Le Toyota Hilux électrique entre en concession ce printemps 2026. Pour les artisans du bâtiment, les paysagistes, les exploitants agricoles ou les services techniques, c’est une première vraie alternative zéro émission sur le segment pick-up. Mais l’autonomie limitée et la charge utile contenue posent des questions concrètes. Ce que ce nouveau Hilux change vraiment, et ce qu’il ne change pas, pour un usage pro au quotidien.
Une fiche technique pensée pour le chantier urbain
Sous la benne, le Hilux électrique embarque une batterie de 59,2 kWh, intégrée à la structure rigide du véhicule. Toyota annonce 257 km d’autonomie WLTP en cycle mixte, ce qui le place dans la moyenne basse du segment pick-up électrique. La recharge rapide passe sous la barre des 30 minutes. Charge utile : 715 kg en version électrique, soit nettement moins que les 1 050 kg du Hilux diesel actuel. Une contrainte à intégrer dans les rotations.
Le pick-up garde son ADN tout-terrain.

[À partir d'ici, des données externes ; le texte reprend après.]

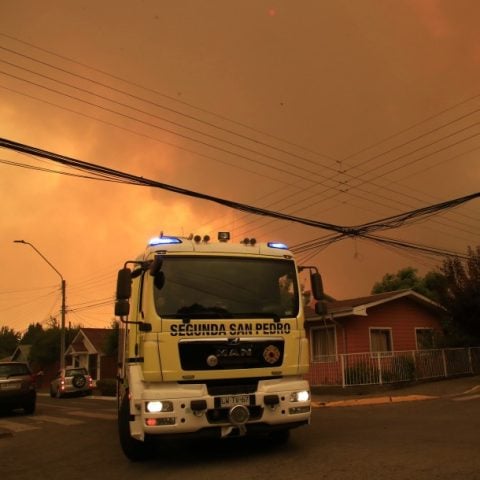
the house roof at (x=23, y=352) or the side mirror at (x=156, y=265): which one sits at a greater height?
the house roof at (x=23, y=352)

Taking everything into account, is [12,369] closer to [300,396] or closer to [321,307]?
[321,307]

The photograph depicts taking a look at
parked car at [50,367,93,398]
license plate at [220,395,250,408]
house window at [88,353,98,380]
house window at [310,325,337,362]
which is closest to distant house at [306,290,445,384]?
house window at [310,325,337,362]

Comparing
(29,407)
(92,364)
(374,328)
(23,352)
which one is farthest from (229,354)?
(23,352)

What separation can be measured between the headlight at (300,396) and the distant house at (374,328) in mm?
13443

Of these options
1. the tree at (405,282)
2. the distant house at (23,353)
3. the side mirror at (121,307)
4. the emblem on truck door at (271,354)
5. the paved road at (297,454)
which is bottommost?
the paved road at (297,454)

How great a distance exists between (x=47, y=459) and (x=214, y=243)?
14.0 ft

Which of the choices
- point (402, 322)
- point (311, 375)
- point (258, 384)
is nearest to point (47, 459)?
point (258, 384)

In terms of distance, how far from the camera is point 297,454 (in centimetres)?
774

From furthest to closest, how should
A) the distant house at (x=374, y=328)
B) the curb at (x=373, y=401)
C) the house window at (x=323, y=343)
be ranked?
1. the house window at (x=323, y=343)
2. the distant house at (x=374, y=328)
3. the curb at (x=373, y=401)

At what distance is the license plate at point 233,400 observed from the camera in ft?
23.5

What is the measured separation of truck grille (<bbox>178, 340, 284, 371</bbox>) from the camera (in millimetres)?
7199

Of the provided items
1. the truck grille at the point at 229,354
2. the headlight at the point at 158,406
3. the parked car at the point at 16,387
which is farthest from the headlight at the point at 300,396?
the parked car at the point at 16,387

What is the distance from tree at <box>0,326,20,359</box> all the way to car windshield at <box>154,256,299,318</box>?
114 metres

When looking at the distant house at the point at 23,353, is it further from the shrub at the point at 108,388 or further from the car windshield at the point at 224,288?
the car windshield at the point at 224,288
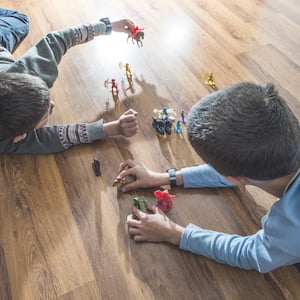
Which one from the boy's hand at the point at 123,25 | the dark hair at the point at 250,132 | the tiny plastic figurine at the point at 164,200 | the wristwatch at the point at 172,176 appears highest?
the dark hair at the point at 250,132

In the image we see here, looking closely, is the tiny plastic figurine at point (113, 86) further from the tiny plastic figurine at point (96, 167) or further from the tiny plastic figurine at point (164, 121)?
the tiny plastic figurine at point (96, 167)

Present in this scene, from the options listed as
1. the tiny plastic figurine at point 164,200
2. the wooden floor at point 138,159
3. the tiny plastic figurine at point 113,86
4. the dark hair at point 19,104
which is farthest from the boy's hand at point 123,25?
the tiny plastic figurine at point 164,200

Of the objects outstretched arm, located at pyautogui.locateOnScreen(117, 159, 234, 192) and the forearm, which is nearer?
outstretched arm, located at pyautogui.locateOnScreen(117, 159, 234, 192)

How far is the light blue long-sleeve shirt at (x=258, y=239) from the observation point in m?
0.66

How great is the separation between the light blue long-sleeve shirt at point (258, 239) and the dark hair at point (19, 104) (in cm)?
46

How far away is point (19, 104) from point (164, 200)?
1.55ft

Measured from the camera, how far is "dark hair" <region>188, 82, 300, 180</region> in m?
0.57

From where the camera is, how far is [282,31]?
154 cm

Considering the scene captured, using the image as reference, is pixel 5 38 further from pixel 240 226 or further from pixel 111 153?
pixel 240 226

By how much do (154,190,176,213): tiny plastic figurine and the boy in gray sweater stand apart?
0.86ft

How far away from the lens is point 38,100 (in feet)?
2.87

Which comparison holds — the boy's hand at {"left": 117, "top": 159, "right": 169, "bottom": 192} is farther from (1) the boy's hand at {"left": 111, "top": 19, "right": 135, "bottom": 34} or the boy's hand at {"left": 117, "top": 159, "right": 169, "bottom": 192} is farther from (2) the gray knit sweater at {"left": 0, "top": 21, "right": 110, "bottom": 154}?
(1) the boy's hand at {"left": 111, "top": 19, "right": 135, "bottom": 34}

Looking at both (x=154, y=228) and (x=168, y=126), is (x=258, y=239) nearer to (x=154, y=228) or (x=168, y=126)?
(x=154, y=228)

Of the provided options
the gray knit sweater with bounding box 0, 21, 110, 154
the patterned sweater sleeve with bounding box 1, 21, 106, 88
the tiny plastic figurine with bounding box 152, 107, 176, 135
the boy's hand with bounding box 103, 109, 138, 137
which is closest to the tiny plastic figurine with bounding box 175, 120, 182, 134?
the tiny plastic figurine with bounding box 152, 107, 176, 135
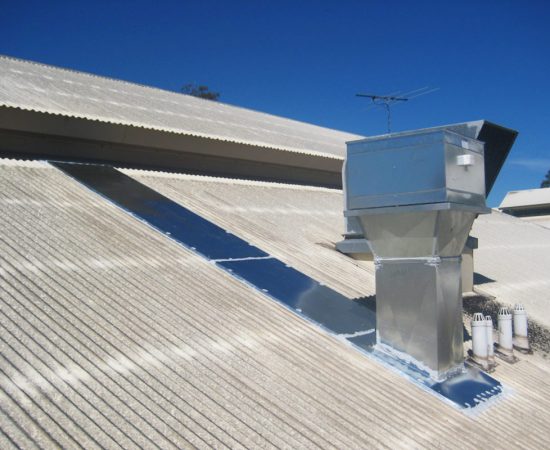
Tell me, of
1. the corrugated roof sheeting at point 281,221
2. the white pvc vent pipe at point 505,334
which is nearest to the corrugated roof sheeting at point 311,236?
the corrugated roof sheeting at point 281,221

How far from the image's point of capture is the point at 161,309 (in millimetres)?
5711

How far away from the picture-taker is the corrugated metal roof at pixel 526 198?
124 ft

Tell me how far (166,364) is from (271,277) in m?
3.03

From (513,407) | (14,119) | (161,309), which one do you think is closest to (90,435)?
(161,309)

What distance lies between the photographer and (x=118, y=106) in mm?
13195

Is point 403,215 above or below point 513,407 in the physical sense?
above

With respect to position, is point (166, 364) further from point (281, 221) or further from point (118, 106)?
point (118, 106)

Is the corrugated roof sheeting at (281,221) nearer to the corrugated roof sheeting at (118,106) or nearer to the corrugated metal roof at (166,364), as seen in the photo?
the corrugated metal roof at (166,364)

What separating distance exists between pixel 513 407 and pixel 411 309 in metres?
1.52

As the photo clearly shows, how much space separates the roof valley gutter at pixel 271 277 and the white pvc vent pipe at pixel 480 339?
35 cm

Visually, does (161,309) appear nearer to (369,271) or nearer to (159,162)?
→ (369,271)

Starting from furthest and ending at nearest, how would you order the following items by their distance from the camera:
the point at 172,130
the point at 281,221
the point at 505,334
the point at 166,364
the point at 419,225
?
the point at 172,130
the point at 281,221
the point at 505,334
the point at 419,225
the point at 166,364

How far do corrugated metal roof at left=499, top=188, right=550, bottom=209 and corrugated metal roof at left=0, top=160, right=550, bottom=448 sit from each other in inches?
1312

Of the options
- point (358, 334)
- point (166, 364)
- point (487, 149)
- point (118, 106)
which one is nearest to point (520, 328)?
point (487, 149)
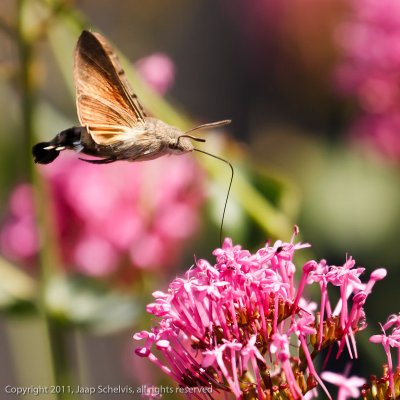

La techno Multi-Terrain Select, première sur un Hilux électrique, ajuste automatiquement le comportement du véhicule selon le sol (sable, boue, neige, rocaille, route). Le centre de gravité abaissé par le pack batterie améliore la stabilité en charge.

À qui le Hilux EV s’adresse vraiment
Avec 257 km d’autonomie, le pick-up électrique vise des usages bien précis : artisans urbains ou périurbains avec base à moins de 60 km du chantier, services techniques de collectivités, gestionnaires de site (carrières, exploitations forestières, golf), agences de location courte durée en ZFE. Pour le BTP qui parcourt 200 km/jour entre dépôt, fournisseur et chantier, le calcul se fait plus serré.
L’argument ZFE pèse lourd. Dans les 43 agglomérations françaises concernées, un Crit’Air 0 garde la pleine liberté de circulation, là où un Hilux diesel d’avant 2014 commence à voir les portes se fermer. Le pick-up électrique évite l’amende de 135 € applicable aux véhicules utilitaires non conformes. Pour comprendre les arbitrages liés aux ZFE, consultez notre guide d’achat utilitaire pour artisan.
Le calcul TCO : pas immédiat, mais réel
Sur 5 ans et 100 000 km, le coût total de possession penche en faveur de l’électrique dès lors que la recharge se fait majoritairement à domicile ou au dépôt. Avec une électricité au tarif pro à 0,18 €/kWh contre 1,75 € pour un litre de gazole pro, on tombe à 3-4 € les 100 km en électrique contre 14-16 € en diesel. Sur 100 000 km, l’écart représente 11 000 à 13 000 € de carburant en moins.
La prime CEE pour utilitaires électriques (5 000 € depuis juillet 2025 pour les entreprises et auto-entrepreneurs) rapproche encore les deux options. Reste l’investissement borne : entre 1 500 et 3 500 € installation comprise pour un poste 11 kW AC, parfois subventionné via ADVENIR. Notre guide installation borne de recharge détaille la démarche.
Les limites à connaître avant de signer
La charge utile contenue (715 kg) écarte les usages BTP lourds : transport de palettes de carrelage, sacs de mortier en série, matériel de gros œuvre. À la traction, le Hilux EV reste limité ; pour les artisans qui tirent une remorque chargée tous les jours, le diesel garde un avantage net.
L’autonomie réelle, en conditions hivernales et avec charge à bord, descend facilement à 180-200 km. C’est jouable pour un usage urbain ou départemental, beaucoup moins pour les itinérances longues. Toyota proposera une motorisation diesel 48V à l’été 2026, plus adaptée aux artisans gros rouleurs ou aux exploitations isolées.

Et les concurrents ?
Sur le segment pick-up électrique, le Hilux est aujourd’hui isolé en Europe. Le Ford Ranger électrique reste à l’état de projet, l’Isuzu D-Max EV n’est pas encore commercialisé en France, et les chinois (Maxus T90 EV) restent confidentiels. Toyota prend de l’avance sur un marché qui va se densifier en 2027-2028. Pour comparer les volumes et charges utiles entre marques, l’annuaire des concessionnaires VU est disponible sur la page exposants du site.
Le Hilux électrique ne remplace pas le diesel, il ouvre un usage nouveau. Pour les artisans urbains avec un rayon d’action maîtrisé, le bilan économique est déjà favorable. Pour les autres, l’attente d’une version à plus grosse autonomie ou de la version diesel 48V reste la stratégie la plus rationnelle. La question n’est plus de savoir si le pick-up pro va s’électrifier, mais à quel rythme les usages basculent.